TASK: Substitute "farthest" for every occurrence of "furthest" in the listing below, keeping everything else unchanged.

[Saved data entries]
--------------------

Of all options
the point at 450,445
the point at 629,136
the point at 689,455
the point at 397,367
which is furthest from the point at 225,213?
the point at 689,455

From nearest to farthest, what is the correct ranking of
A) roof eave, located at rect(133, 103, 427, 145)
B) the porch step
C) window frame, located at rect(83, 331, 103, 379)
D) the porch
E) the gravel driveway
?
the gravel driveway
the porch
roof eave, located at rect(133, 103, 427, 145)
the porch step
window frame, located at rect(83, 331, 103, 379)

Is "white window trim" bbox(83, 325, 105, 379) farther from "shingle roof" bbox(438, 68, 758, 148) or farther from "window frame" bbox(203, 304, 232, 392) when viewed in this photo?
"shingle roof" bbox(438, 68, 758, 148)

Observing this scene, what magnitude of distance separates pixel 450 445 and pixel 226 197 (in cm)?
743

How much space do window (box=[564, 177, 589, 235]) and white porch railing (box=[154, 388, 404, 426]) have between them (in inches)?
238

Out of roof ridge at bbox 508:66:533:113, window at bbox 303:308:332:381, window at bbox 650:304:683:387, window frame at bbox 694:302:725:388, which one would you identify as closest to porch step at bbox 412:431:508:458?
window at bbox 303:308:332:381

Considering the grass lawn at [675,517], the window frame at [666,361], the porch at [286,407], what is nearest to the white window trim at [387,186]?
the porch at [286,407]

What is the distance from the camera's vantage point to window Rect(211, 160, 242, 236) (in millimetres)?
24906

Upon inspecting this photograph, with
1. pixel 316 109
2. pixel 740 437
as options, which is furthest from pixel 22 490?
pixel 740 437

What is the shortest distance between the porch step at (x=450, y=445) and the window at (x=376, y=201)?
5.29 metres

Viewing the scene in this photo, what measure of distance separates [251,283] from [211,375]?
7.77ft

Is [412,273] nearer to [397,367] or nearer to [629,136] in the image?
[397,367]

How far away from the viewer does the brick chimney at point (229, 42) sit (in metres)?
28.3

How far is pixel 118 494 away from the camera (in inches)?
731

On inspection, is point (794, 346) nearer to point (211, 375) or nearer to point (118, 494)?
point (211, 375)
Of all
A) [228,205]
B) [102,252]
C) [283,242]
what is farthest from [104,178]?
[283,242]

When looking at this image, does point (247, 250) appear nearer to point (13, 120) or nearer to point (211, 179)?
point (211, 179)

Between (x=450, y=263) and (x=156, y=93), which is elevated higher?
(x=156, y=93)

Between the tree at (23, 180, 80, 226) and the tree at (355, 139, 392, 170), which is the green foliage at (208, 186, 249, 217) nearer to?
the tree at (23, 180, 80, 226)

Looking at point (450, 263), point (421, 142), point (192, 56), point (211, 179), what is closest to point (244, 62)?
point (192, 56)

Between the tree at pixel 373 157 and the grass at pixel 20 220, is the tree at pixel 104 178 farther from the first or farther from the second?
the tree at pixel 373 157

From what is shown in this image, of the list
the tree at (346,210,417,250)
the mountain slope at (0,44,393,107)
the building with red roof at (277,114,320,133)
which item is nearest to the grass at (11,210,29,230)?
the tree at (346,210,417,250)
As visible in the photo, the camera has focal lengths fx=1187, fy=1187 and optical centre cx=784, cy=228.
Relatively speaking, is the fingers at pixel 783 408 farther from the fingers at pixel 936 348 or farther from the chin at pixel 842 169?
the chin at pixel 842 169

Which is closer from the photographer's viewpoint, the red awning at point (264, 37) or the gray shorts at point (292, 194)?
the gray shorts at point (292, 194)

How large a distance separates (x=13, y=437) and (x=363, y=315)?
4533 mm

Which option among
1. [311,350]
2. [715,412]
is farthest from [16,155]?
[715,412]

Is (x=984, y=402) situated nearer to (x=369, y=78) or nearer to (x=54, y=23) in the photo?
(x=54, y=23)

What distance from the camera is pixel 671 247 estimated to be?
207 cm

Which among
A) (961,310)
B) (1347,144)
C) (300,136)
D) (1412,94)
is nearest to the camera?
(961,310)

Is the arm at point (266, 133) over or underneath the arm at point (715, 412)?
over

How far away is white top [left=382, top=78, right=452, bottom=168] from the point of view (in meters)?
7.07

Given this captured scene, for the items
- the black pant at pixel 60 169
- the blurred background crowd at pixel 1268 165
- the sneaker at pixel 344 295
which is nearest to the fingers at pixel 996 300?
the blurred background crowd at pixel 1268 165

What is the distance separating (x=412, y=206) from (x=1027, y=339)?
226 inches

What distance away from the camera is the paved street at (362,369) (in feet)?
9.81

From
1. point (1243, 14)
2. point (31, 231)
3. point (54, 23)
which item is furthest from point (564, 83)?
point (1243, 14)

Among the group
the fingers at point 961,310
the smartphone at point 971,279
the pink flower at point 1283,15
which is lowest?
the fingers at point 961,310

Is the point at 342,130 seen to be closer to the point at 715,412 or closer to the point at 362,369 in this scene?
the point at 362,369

--------------------

TASK SOLUTION:
Of all options
the point at 450,445
the point at 629,136
the point at 689,455
the point at 397,367
which is farthest from the point at 225,213?
the point at 689,455

From nearest to farthest, what is the correct ranking of
A) roof eave, located at rect(133, 103, 427, 145)
B) the porch step
C) window frame, located at rect(83, 331, 103, 379)
D) the porch
E) the gravel driveway
?
the gravel driveway
the porch
roof eave, located at rect(133, 103, 427, 145)
the porch step
window frame, located at rect(83, 331, 103, 379)

Is "white window trim" bbox(83, 325, 105, 379) farther from "shingle roof" bbox(438, 68, 758, 148) or farther from "window frame" bbox(203, 304, 232, 392) when viewed in this photo?
"shingle roof" bbox(438, 68, 758, 148)

Observing this scene, what magnitude of distance separates pixel 450 445 and pixel 226 197 (in cm)?
743

How much space do window (box=[564, 177, 589, 235]) and white porch railing (box=[154, 388, 404, 426]) have between them (in inches)?
238

Out of roof ridge at bbox 508:66:533:113, window at bbox 303:308:332:381, window at bbox 650:304:683:387, window frame at bbox 694:302:725:388, which one would you identify as closest to porch step at bbox 412:431:508:458?
window at bbox 303:308:332:381

Considering the grass lawn at [675,517], the window frame at [666,361], the porch at [286,407], what is nearest to the white window trim at [387,186]?
the porch at [286,407]

What is the distance from the camera's vantage point to window Rect(211, 160, 242, 236) (in millimetres)?
24906

Upon inspecting this photograph, with
1. pixel 316 109
2. pixel 740 437
as options, which is farthest from pixel 22 490?
pixel 740 437

What is the shortest distance between the porch step at (x=450, y=445) and the window at (x=376, y=201)?
5.29 metres

Viewing the scene in this photo, what measure of distance separates [251,283] from [211,375]?
7.77ft

Is [412,273] nearer to [397,367] or nearer to [629,136] in the image?
[397,367]

How far away from the viewer does the brick chimney at point (229, 42) sit (in metres)?
28.3

How far is pixel 118 494 away from the camera (in inches)?
731

On inspection, is point (794, 346) nearer to point (211, 375) or nearer to point (118, 494)?
point (211, 375)
Of all
A) [228,205]
B) [102,252]
C) [283,242]
what is farthest from [104,178]?
[283,242]

When looking at this image, does point (247, 250) appear nearer to point (13, 120) or nearer to point (211, 179)?
point (211, 179)

Between (x=450, y=263) and (x=156, y=93), which is elevated higher?
(x=156, y=93)

Between the tree at (23, 180, 80, 226) and the tree at (355, 139, 392, 170), which is the green foliage at (208, 186, 249, 217) nearer to?
the tree at (23, 180, 80, 226)

Looking at point (450, 263), point (421, 142), point (192, 56), point (211, 179), what is closest to point (244, 62)?
point (192, 56)

Between the tree at pixel 373 157 and the grass at pixel 20 220, is the tree at pixel 104 178 farther from the first or farther from the second?
the tree at pixel 373 157

From what is shown in this image, of the list
the tree at (346,210,417,250)
the mountain slope at (0,44,393,107)
the building with red roof at (277,114,320,133)
which item is nearest to the grass at (11,210,29,230)?
the tree at (346,210,417,250)
As visible in the photo, the camera has focal lengths fx=1187, fy=1187 and optical centre cx=784, cy=228.
Relatively speaking, is the fingers at pixel 783 408 farther from the fingers at pixel 936 348 or farther from the chin at pixel 842 169?
the chin at pixel 842 169

Which is closer from the photographer's viewpoint, the red awning at point (264, 37) or the gray shorts at point (292, 194)?
the gray shorts at point (292, 194)

How large a distance separates (x=13, y=437) and (x=363, y=315)?
4533 mm

Which option among
1. [311,350]
2. [715,412]
is farthest from [16,155]?
[715,412]

Is (x=984, y=402) situated nearer to (x=369, y=78) or nearer to (x=54, y=23) in the photo?
(x=54, y=23)

What distance from the camera is pixel 671 247 estimated to be?
207 cm

Which among
A) (961,310)
B) (1347,144)
C) (300,136)
D) (1412,94)
is nearest to the camera?
(961,310)

Is the arm at point (266, 133) over or underneath the arm at point (715, 412)?
over

How far away is white top [left=382, top=78, right=452, bottom=168] from the point of view (in meters)?
7.07

Given this captured scene, for the items
- the black pant at pixel 60 169
- the blurred background crowd at pixel 1268 165
- the sneaker at pixel 344 295
which is nearest to the fingers at pixel 996 300?
the blurred background crowd at pixel 1268 165

What is the distance separating (x=412, y=206) from (x=1027, y=339)?
226 inches

What distance away from the camera is the paved street at (362,369) (in feet)?
9.81

From
1. point (1243, 14)
2. point (31, 231)
3. point (54, 23)
which item is farthest from point (564, 83)?
point (1243, 14)

Among the group
the fingers at point 961,310
the smartphone at point 971,279
the pink flower at point 1283,15
which is lowest?
the fingers at point 961,310

Is the point at 342,130 seen to be closer to the point at 715,412 or closer to the point at 362,369 in this scene?
the point at 362,369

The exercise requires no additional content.